> Exercise prompt
With the first line below as the start and the line containing "Consider this experimental" as the end, copy every line between them exactly, ends included.

> Supplied material

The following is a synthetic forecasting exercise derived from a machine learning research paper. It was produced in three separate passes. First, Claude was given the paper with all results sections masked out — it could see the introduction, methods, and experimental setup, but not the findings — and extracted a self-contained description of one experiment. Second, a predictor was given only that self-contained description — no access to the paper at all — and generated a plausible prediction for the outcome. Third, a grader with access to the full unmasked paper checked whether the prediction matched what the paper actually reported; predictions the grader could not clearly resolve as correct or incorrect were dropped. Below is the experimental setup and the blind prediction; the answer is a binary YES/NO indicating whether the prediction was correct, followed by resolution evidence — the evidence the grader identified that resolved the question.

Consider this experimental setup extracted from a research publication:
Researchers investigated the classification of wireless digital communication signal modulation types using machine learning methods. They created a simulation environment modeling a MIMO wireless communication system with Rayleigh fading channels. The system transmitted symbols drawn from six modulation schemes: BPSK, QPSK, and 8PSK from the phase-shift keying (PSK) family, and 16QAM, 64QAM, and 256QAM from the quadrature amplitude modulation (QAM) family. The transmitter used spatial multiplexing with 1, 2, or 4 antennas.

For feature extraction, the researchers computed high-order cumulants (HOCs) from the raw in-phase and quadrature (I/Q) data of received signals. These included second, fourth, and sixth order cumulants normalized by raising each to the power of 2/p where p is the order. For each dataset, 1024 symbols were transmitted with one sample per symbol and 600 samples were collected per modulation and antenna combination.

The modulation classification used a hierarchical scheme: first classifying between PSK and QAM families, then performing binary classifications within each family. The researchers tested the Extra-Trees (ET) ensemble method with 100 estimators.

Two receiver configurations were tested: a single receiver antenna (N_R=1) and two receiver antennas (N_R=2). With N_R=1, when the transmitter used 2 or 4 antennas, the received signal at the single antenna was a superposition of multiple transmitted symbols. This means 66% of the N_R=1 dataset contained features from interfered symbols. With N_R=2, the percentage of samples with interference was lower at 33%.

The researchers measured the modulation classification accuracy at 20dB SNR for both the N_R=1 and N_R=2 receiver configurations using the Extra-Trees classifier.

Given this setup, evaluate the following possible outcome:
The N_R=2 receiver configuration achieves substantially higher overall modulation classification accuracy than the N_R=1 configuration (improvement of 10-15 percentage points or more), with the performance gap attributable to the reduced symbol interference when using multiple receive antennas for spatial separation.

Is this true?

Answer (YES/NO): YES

> Your solution
The following is a synthetic forecasting exercise derived from a machine learning research paper. It was produced in three separate passes. First, Claude was given the paper with all results sections masked out — it could see the introduction, methods, and experimental setup, but not the findings — and extracted a self-contained description of one experiment. Second, a predictor was given only that self-contained description — no access to the paper at all — and generated a plausible prediction for the outcome. Third, a grader with access to the full unmasked paper checked whether the prediction matched what the paper actually reported; predictions the grader could not clearly resolve as correct or incorrect were dropped. Below is the experimental setup and the blind prediction; the answer is a binary YES/NO indicating whether the prediction was correct, followed by resolution evidence — the evidence the grader identified that resolved the question.

Consider this experimental setup extracted from a research publication:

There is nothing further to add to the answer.